=== Section Start ===
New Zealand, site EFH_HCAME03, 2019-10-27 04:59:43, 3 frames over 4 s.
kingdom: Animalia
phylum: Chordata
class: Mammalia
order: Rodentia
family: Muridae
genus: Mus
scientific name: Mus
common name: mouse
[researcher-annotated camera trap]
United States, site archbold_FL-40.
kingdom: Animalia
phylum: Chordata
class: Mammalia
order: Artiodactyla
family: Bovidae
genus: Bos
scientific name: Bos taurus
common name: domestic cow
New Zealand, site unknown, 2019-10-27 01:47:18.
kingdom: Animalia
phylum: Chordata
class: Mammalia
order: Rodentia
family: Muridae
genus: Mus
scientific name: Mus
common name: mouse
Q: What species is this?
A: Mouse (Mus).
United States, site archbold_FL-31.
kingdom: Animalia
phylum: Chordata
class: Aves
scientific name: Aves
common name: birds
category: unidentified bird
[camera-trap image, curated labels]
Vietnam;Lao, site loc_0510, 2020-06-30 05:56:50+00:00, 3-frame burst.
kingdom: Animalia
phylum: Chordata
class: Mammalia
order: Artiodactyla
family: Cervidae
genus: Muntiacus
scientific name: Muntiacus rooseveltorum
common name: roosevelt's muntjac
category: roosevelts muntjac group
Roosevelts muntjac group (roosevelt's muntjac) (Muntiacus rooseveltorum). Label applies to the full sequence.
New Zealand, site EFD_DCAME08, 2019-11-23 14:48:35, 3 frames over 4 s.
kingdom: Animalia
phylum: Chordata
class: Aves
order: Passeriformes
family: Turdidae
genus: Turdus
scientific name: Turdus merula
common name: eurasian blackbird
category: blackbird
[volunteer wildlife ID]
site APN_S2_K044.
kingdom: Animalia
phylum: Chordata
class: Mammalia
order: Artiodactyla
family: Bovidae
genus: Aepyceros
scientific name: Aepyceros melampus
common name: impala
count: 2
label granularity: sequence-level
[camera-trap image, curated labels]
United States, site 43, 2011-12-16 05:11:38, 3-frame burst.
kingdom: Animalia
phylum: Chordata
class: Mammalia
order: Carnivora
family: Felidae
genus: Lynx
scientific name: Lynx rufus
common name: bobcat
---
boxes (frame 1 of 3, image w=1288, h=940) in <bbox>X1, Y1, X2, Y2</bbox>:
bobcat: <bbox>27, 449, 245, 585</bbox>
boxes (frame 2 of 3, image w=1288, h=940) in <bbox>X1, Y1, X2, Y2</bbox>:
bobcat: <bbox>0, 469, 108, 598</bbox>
=== Section End ===
Task to carry out: Extract each line from the listing above, please, and repeat it exactly.

Response area:
New Zealand, site EFH_HCAME03, 2019-10-27 04:59:43, 3 frames over 4 s.
kingdom: Animalia
phylum: Chordata
class: Mammalia
order: Rodentia
family: Muridae
genus: Mus
scientific name: Mus
common name: mouse
[researcher-annotated camera trap]
United States, site archbold_FL-40.
kingdom: Animalia
phylum: Chordata
class: Mammalia
order: Artiodactyla
family: Bovidae
genus: Bos
scientific name: Bos taurus
common name: domestic cow
New Zealand, site unknown, 2019-10-27 01:47:18.
kingdom: Animalia
phylum: Chordata
class: Mammalia
order: Rodentia
family: Muridae
genus: Mus
scientific name: Mus
common name: mouse
Q: What species is this?
A: Mouse (Mus).
United States, site archbold_FL-31.
kingdom: Animalia
phylum: Chordata
class: Aves
scientific name: Aves
common name: birds
category: unidentified bird
[camera-trap image, curated labels]
Vietnam;Lao, site loc_0510, 2020-06-30 05:56:50+00:00, 3-frame burst.
kingdom: Animalia
phylum: Chordata
class: Mammalia
order: Artiodactyla
family: Cervidae
genus: Muntiacus
scientific name: Muntiacus rooseveltorum
common name: roosevelt's muntjac
category: roosevelts muntjac group
Roosevelts muntjac group (roosevelt's muntjac) (Muntiacus rooseveltorum). Label applies to the full sequence.
New Zealand, site EFD_DCAME08, 2019-11-23 14:48:35, 3 frames over 4 s.
kingdom: Animalia
phylum: Chordata
class: Aves
order: Passeriformes
family: Turdidae
genus: Turdus
scientific name: Turdus merula
common name: eurasian blackbird
category: blackbird
[volunteer wildlife ID]
site APN_S2_K044.
kingdom: Animalia
phylum: Chordata
class: Mammalia
order: Artiodactyla
family: Bovidae
genus: Aepyceros
scientific name: Aepyceros melampus
common name: impala
count: 2
label granularity: sequence-level
[camera-trap image, curated labels]
United States, site 43, 2011-12-16 05:11:38, 3-frame burst.
kingdom: Animalia
phylum: Chordata
class: Mammalia
order: Carnivora
family: Felidae
genus: Lynx
scientific name: Lynx rufus
common name: bobcat
---
boxes (frame 1 of 3, image w=1288, h=940) in <bbox>X1, Y1, X2, Y2</bbox>:
bobcat: <bbox>27, 449, 245, 585</bbox>
boxes (frame 2 of 3, image w=1288, h=940) in <bbox>X1, Y1, X2, Y2</bbox>:
bobcat: <bbox>0, 469, 108, 598</bbox>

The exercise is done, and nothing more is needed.